=== Teks Kutipan ===

Menurut imam Ali As-Shobuni, kawin kontrak (nikah mut'ah) adalah seorang pria menyewa seorang wanita hingga suatu waktu yang telah ditentukan dengan ongkos yang telah dipastikan. Pria tersebut dapat menggauli wanita yang bersangkutan dalam waktu yang ditentukan, misalnya sebulan atau dua bulan, sehari atau dua hari, kemudian meninggalkan si wanita sesudah terpenuhi keinginannya.[3]
Dari pengertian di atas dapat disimpulkan bahwa melalui kawin kontrak seorang pria hanyalah menempatkan istri sebagai wanita sewaan yang dapat ditinggalkan begitu saja setelah waktu yang telah ditentukan habis dan nafsu si pria telah terpenuhi.

B. Hukum Nikah Mut'ah
Dalam syari'at Islam nikah mut'ah ini dianggap batal, karena tidak memenuhi syarat kesucian niat, maksud mencari pasangan, tujuan memperoleh keturunan, manfaat timbal balik, cinta yang menjadi dasar pengorbanan, menghormati manusia sebagai makhluk yang mulia dan berbudi pekerti tinggi. Nikah mut'ah ini tidak jauh beda dengan mengontrak rumah atau lahan pertanian, yang apabila sudah tidak dibutuhkan akan ditinggalkan begitu saja oleh pemiliknya.
Menurut imam madzhab empat, mereka sepakat bahwa hukum nikah mut'ah adalah haram. Kalaupun nikah mut'ah ini tetap terjadi maka dianggap batal. Adapun alasan yang mereka kemukakan adalah sebagai berikut :
Nikah seperti ini tidak sesuai dengan perkawinan yang dimaksudkan oleh al-Qur'an. Jadi pernikahan seperti ini batal sebagaimana perkawinan-perkawinan lain yang dibatalkan Islam.
Banyak hadis yang menyebutkan keharaman nikah mut'ah, diantaranya hadis yang diriwayatkan oleh Ibnu Majah, Rasulullah SAW telah mengharmkan nikah mut'ah dengan sabdanya " Wahai manusia! Aku pernah mengizinkan kalian kawin mut'ah. Tapi sekarang ketahuilah bahwa aku telah mengharamkan kawi mut'ah sampai hari kiamat".
Umar bin Khattab ketika menjadi khalifah dengan berpidato di atas mimbar mengharamkan nikah mut'ah dan para sahabat menyetjuinya. Padahal mereka tiadk akan mau menyetujui hal yang salah, andaikata mengharamkan nikah mut'ah itu salah.
Nikah mut'ah hanya bertjuan untuk melampiaskan syahwat, bukan untuk memperoleh keturunan da mempelihara anak yang keduanya merupakan tujuan pokok dari pernikahan. Oleh karena itu nikah mut'ah ini hampir sama dengan zina karena hanya untuk bersenang-senang.

=== Daftar Tugas ===
[a] Tentukan apakah tiap pernyataan berikut sesuai dengan teks tentang nikah mut'ah. Jawab ya atau tidak, lalu kutip kata-kata teks yang menjadi dasarnya. (i) Imam madzhab empat sepakat bahwa hukum nikah mut'ah adalah haram. (ii) Hadis yang dikutip dalam teks diriwayatkan oleh Imam Bukhari. (iii) Nikah mut'ah disamakan dengan mengontrak rumah atau lahan pertanian.
[b] Lanjutkan teks tentang nikah mut'ah, dimulai setelah kalimat terakhirnya.

=== Data yang Disediakan ===
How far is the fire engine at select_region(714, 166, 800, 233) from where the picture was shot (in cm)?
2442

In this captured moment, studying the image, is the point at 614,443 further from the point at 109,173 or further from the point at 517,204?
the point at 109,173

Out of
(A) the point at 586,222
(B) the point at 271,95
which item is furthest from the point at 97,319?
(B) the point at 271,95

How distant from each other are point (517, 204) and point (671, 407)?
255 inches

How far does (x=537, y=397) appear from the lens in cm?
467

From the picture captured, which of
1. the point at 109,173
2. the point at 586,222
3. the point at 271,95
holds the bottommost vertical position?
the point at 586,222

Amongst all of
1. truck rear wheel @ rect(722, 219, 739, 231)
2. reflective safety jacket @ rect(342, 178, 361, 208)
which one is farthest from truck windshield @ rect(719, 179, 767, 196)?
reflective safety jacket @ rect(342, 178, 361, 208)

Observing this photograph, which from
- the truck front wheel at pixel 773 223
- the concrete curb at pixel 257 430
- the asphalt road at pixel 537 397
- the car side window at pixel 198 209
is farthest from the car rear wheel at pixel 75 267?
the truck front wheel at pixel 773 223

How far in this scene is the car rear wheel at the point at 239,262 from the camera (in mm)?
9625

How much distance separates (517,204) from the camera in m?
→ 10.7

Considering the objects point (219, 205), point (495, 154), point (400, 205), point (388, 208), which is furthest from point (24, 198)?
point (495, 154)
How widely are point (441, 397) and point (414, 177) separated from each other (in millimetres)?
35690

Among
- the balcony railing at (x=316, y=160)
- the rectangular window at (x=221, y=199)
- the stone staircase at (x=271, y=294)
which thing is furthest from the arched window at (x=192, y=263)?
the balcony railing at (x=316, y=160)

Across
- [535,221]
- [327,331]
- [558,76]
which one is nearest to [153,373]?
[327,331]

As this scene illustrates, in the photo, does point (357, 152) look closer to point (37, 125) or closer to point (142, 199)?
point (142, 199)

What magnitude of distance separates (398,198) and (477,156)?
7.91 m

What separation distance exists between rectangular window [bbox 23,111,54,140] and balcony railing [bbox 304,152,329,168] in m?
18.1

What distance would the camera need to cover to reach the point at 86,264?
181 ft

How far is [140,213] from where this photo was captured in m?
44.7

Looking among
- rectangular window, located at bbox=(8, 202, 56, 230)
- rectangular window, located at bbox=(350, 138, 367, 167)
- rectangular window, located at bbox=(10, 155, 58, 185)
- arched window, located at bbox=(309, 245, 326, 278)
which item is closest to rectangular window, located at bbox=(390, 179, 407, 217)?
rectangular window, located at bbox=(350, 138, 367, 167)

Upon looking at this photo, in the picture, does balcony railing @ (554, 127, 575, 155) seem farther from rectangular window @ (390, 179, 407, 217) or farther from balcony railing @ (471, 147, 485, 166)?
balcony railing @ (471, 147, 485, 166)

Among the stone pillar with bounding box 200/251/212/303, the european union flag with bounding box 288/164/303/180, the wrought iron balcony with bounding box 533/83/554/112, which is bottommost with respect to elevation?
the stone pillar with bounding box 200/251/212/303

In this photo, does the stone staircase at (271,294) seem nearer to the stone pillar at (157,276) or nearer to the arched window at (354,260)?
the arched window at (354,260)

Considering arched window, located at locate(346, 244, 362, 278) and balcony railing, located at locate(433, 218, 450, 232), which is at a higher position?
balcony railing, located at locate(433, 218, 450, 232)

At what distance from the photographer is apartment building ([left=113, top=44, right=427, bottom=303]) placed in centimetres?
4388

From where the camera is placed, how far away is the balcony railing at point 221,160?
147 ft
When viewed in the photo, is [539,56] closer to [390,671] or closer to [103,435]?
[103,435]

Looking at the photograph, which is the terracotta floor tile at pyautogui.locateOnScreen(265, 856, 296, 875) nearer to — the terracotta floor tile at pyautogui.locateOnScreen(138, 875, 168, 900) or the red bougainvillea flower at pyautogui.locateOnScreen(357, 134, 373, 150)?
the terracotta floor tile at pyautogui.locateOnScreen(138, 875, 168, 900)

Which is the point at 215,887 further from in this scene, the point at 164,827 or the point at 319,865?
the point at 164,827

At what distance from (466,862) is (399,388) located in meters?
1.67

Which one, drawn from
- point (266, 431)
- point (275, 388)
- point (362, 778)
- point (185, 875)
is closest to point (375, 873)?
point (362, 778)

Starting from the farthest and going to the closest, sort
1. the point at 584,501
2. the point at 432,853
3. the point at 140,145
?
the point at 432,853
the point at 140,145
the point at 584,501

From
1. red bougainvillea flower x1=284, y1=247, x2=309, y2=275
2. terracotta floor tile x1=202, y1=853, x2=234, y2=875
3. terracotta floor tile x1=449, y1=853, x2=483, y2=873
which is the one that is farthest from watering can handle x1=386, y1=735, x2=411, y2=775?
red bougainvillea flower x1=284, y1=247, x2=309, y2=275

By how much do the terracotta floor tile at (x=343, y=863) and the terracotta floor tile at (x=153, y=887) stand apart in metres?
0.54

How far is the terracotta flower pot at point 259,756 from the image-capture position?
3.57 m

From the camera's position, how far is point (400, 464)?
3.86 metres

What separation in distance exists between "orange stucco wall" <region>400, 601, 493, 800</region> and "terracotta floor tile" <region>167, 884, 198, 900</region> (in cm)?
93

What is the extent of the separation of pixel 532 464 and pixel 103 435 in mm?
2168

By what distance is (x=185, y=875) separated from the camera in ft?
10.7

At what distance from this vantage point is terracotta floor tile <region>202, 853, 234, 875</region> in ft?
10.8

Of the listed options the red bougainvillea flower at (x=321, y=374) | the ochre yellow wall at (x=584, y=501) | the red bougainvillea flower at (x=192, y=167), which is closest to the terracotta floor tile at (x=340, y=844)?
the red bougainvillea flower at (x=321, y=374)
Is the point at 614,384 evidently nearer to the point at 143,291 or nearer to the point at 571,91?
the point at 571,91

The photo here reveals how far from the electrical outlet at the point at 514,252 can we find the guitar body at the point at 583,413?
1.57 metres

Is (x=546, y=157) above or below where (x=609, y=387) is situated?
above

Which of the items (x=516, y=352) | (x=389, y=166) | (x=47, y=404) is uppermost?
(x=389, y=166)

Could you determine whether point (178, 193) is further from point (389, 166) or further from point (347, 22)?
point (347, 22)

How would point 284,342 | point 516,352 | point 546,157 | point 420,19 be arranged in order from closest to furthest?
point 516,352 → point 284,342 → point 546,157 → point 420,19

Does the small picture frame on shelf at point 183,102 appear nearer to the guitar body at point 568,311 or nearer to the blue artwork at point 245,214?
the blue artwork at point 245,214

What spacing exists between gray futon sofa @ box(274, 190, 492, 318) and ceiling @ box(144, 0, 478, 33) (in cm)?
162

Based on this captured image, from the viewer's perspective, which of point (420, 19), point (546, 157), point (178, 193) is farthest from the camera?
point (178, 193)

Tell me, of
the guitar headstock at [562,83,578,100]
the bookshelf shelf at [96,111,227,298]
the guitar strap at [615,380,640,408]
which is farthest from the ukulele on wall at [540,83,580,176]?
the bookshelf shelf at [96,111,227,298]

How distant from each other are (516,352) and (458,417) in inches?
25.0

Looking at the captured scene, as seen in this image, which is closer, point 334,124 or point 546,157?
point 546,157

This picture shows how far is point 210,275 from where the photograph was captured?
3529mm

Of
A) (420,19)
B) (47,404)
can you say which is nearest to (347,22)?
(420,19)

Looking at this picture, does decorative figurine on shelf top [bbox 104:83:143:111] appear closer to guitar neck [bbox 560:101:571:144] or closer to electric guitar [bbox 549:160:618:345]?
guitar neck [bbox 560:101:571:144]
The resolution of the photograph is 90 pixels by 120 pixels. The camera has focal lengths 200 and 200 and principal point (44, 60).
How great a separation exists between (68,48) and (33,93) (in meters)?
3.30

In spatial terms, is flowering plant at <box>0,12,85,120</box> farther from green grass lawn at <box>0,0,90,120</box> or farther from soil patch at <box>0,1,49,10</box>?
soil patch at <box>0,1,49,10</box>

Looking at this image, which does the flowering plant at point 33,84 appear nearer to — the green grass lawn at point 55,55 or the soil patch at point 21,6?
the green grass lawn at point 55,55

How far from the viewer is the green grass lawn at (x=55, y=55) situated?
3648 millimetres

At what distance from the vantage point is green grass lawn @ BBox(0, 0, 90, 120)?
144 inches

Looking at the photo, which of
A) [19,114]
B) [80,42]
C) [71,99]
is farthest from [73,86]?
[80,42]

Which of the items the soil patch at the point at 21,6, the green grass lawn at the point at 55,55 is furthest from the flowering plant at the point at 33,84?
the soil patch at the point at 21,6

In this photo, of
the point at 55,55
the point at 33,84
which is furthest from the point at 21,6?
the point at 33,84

=== Hasil Latihan ===
[a]
(i) Ya: "Menurut imam madzhab empat, mereka sepakat bahwa hukum nikah mut'ah adalah haram."
(ii) Tidak: "hadis yang diriwayatkan oleh Ibnu Majah"
(iii) Ya: "Nikah mut'ah ini tidak jauh beda dengan mengontrak rumah atau lahan pertanian"

[b]
Nikah mut'ah membahayakan perempuan, karena ia ibarat sebuah benda yang pindah dari satu tangan ke tangan yang lain. Juga merugikan anak-anak, karena mereka tidakmendapatkan rumah untuk tinggal dan memperoleh pemeliharaan serta pendidikan dengan baik.[4]
Keharaman nikah mut'ah ini merupakan ijma' para ulama kecuali oleh beberapa golongan aliran syi'ah. Mereka mengatakan bahwa nikah mut'ah diperbolehkan. Mereka juga mengeluarkan beberapa hadis untuk menguatkan pendapatnya tersebut, di antaranya riwayat dari Muhammad bin Muslim dari Abu Ja'far, ia berkata "Sesungguhnya Allah bersifat lembut terhadap kalian, lalu Ia menjadikan kawin mut'ah sebagai ganti pengharaman minuman keras bagi kalian".
Akan tetapi pendapat golongan syi'ah tersebut tetap tidak dapat diterima. Hal ini dikarenakan dalam Al-Qur'an Allah telah berfirman yang artinya :
"Dan orang-orang yang menjaga kemaluannya, kecuali terhadap istri-istri mereka atau budak yang mereka miliki, maka sesungguhnya mereka dalam hal ini tiada tercela. Barangsiapa yang mencari di balik itu, maka mereka itulah yang melampaui batas".
Ayat tersebut menjadi dalil pengharaman nikah mut'ah, karena Allah mengharamkan seluruh kemaluan wanita bagi kaum mukmin, kecuali kemaluan wanita yang dihalalkan Allah melalui akad nikah secara syar'i atau hubungan penghambaan. Sedangkan wanita dalam nikah mut'ah jelas bukan kedua-duanya, mereka hanyalah wanita sewaan.[5]
Selanjutnya dalil pengharaman nikah mut'ah secara logika adalah bahwa sesungguhnya pernikahan tidakdisyariatkan oleh agama untuk pelampiasan nafsu semata, tetapi sebagai media interaksi sosial dan tujuan-tujuan lain yang berhubungan dengan pernikahan, seperti ketenangan jiwa, mengasuh anak dan membentuk rumah tangga serta kelestarian jenis manusia melalui cara-cara yang sesuai dengan kemuiaan manusia. Sehingga apabila pernikahan hanya dijadikan sebagai media pelampiasan nafsu semata, maka yang timbul hanyalah permasalahan-permasalahan yang rumit dan tentunya harga diri manusia tidak jauh berbeda dengan binatang.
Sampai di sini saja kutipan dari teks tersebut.